Федор Чижов (Симонова) - страница 202

Аксаков понял смысл письма по-своему, как желание Печерина возвратиться в Россию. «Он наш, наш, наш! — убеждал Аксаков читателей в своем редакторском предисловии к публикации письма. — Неужели нет для него возврата? Ужели поздно, поздно?.. Русь простит заблуждения, которых повод так чист и возвышен, она оценит страстную, бескорыстную жажду истины, она с любовью раскроет и примет в объятия своего заблудшего сына!»>[602]

Но не этого искал Печерин. Ему хотелось, не меняя на склоне лет привычного уклада жизни, получить возможность общаться с другом-соотечественником, с которым его связывали общие юношеские воспоминания, который сам был свидетелем его несложившейся жизни и в какой-то степени принимал в ней участие. С ним он собирался обсудить волновавшие его вопросы общественной и политической жизни России и тем самым создать для себя иллюзию деятельного участия в новых процессах, происходивших на родине.

Еще до того, как послание из Дублина было опубликовано в газете «День», Чижов ознакомился с ним в редакции и откликнулся незамедлительно. Завязалась переписка, которая в течение последующих двенадцати лет утоляла ностальгическую тоску Печерина и постепенно становилась в его дублинском уединении главным жизненным интересом. Это был разговор двух собеседников о насущных проблемах России и событиях в мире в целом. «Письмо твое для меня важнее всех газет, — признавался Печерин Чижову, — оно показывает настоящее настроение умов в России…»>[603]

Переписка Печерина и Чижова в 1860–1870-е годы, хранящаяся в Рукописном отделе Российской государственной библиотеки в Москве и Пушкинском доме Академии наук в Санкт-Петербурге, читается как захватывающий документ эпохи. В почти не пожелтевших от времени, исписанных мелким почерком разноцветных листках тончайшей почтовой бумаги оказались запечатленными образы и характеры этих двух столь непохожих людей, со своими пристрастиями, вкусами, взглядами и убеждениями. Невероятно, но, несмотря на порой непримиримые, принципиальные идейные разногласия, Печерин и Чижов тянулись друг к другу, были друг другу необходимы.

○ ○ ○ ○ ○

Выпишите из текста о переписке Печерина и Чижова отрывок без изменений, начиная со слов «Но не этого» и продолжая до слов «происходивших на родине.» включительно. Приведённый далее материал взят из другого источника.

ИЗВЛЕЧЁННЫЕ ДАННЫЕ:
○ ○ ○ ○ ○

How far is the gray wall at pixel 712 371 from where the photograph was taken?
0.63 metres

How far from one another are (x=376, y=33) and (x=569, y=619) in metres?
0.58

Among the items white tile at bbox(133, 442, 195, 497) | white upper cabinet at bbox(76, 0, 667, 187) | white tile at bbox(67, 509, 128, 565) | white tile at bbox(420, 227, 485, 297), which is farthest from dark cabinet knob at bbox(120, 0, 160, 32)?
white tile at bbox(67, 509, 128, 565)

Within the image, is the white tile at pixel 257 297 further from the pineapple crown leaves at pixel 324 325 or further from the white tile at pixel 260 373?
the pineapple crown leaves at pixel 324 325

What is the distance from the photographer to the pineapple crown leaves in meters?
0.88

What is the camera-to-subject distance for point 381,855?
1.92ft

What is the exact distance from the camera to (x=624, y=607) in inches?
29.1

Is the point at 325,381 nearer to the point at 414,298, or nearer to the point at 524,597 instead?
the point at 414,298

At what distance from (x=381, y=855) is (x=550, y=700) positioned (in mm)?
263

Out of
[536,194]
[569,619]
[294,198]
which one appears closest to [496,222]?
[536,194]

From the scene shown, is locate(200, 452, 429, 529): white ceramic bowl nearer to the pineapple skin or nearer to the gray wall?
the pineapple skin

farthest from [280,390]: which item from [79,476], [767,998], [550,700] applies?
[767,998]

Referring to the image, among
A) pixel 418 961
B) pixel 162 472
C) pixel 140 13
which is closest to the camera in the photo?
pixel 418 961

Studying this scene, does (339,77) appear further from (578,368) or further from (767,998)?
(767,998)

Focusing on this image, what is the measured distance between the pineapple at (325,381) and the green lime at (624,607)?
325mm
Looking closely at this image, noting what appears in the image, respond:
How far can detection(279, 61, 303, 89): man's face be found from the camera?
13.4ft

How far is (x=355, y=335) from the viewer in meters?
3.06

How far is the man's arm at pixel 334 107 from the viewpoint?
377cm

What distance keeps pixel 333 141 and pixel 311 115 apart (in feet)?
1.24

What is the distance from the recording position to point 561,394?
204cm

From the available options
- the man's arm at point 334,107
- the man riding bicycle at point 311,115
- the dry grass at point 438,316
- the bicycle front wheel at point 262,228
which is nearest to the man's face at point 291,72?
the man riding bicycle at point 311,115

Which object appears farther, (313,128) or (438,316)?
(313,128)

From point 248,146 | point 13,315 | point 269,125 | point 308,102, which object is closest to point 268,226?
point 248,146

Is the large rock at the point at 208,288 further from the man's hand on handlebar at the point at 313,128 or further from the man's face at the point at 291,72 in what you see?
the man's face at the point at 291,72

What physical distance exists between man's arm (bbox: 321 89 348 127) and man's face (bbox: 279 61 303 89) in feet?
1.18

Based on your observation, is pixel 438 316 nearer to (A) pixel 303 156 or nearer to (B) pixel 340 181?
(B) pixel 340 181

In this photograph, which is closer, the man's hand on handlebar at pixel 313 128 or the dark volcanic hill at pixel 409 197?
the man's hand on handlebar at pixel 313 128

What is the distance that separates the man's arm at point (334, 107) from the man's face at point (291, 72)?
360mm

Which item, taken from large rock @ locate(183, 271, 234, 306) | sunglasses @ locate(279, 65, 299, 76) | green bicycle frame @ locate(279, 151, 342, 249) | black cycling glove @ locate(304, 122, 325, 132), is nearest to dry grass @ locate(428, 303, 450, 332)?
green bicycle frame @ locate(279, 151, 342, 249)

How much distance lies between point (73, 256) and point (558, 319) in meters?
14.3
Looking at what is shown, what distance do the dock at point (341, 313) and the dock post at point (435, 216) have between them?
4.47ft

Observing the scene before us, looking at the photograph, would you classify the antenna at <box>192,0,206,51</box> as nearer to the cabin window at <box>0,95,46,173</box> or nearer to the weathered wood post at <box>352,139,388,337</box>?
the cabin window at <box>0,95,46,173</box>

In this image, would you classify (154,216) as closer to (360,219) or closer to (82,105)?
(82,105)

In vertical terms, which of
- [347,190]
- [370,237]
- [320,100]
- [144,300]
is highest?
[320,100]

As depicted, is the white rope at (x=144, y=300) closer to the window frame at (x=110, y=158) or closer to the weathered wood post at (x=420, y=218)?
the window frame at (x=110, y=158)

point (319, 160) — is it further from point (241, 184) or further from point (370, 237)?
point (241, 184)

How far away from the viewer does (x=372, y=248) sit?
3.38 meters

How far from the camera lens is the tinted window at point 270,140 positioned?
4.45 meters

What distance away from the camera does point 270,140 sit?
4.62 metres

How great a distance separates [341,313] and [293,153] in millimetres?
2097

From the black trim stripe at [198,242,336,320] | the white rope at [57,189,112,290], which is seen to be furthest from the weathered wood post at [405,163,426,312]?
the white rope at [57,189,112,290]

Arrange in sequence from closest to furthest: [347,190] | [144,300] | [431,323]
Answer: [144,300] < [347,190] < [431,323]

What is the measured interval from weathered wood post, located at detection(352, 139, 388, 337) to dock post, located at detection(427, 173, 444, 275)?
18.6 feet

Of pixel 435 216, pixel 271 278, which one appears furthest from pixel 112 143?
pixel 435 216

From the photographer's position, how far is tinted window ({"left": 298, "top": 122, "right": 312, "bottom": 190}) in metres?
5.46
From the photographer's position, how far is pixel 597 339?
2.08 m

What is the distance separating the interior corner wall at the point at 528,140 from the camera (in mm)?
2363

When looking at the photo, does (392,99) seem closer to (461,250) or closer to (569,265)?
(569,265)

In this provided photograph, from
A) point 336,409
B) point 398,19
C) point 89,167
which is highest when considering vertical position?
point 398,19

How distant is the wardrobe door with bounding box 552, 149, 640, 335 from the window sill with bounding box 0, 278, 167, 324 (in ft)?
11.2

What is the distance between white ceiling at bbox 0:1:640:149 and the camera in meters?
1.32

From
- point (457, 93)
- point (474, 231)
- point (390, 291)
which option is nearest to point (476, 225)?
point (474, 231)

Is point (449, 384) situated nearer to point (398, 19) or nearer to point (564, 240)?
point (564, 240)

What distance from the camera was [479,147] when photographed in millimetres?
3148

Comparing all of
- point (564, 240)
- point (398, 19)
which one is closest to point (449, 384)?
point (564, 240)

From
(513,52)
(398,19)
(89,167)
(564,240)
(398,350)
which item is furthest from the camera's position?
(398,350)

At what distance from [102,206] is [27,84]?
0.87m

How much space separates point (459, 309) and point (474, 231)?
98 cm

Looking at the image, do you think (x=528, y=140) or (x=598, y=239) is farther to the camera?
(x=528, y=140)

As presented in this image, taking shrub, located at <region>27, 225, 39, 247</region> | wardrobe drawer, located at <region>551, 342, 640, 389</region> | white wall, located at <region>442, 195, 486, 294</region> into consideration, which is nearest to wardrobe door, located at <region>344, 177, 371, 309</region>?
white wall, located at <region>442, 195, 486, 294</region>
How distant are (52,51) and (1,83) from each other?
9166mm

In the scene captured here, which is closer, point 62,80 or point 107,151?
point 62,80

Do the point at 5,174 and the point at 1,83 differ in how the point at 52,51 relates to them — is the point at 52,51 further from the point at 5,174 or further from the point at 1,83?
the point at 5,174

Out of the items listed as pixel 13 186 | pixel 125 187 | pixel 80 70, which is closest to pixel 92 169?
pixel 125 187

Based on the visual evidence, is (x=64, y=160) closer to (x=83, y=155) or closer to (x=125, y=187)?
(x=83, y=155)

○ ○ ○ ○ ○

ПИСЬМЕННЫЙ ОТВЕТ:
Но не этого искал Печерин. Ему хотелось, не меняя на склоне лет привычного уклада жизни, получить возможность общаться с другом-соотечественником, с которым его связывали общие юношеские воспоминания, который сам был свидетелем его несложившейся жизни и в какой-то степени принимал в ней участие. С ним он собирался обсудить волновавшие его вопросы общественной и политической жизни России и тем самым создать для себя иллюзию деятельного участия в новых процессах, происходивших на родине.